Fr. Longenecker, Adoro & kkollwitz, thanks for the feed back. Father, I will be purchasing your book asap and look forward to reading it.One thing I hadn't mentioned was that while my wife is firmly committed to joining the Church some of her family are also curious as to what she might be learning. This includes her Southern Baptist father & stepmother. So anything she perceives in the way of new knowledge OR ATTITUDE on the part of the RCIA instructors gets passed on to numerous other folk.I once read someone who said we should act like we're the only copy of the Catechism many nonbelievers will come across. It's beginning to make sense.
subvet. More Christianity is about to be re published, but in the meantime you will need to obtain your copy through my website.

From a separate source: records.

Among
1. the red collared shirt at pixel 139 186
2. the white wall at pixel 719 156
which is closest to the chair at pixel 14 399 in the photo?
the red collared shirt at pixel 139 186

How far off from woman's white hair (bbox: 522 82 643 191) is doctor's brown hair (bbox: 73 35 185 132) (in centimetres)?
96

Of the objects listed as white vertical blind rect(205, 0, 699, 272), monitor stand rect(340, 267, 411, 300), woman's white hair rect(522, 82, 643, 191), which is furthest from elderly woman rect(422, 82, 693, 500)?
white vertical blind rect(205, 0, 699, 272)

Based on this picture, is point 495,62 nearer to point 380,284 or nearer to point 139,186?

fun article. i love how you describe life in the body as “joyful, holy, and Spirit-filled.” that perfectly echoes paul from Romans 14. on another note, i sort of responded to your SLEEPING WITH THE ENEMY article. it’s on my blog. i don’t think any of it’s too mean or wrong or anything. let me know. i love our dialogues. shalom, brother.
Father, when you were a student at Bob Jones, did any students ever try to bring about change in the college’s policies on race? Perhaps someone, for instance, started a petition, or asked to meet with administrators to address this issue? I’d like to imagine that someone (perhaps you or some of your classmates) saw the racism for what it was and made an effort to raise this issue.
Padre, have you read Simpson’s book ‘Burning to Read’? It resonates with your point on biblical absolutism and authority to read, fear of being in error et cetera. Of course, it is writing about Henry VIII and the eventual english civil war, so the stakes were a bit higher than apologizing for being wrong or realizing that you’re arguing about who gets to be the trunk of the body of Christ.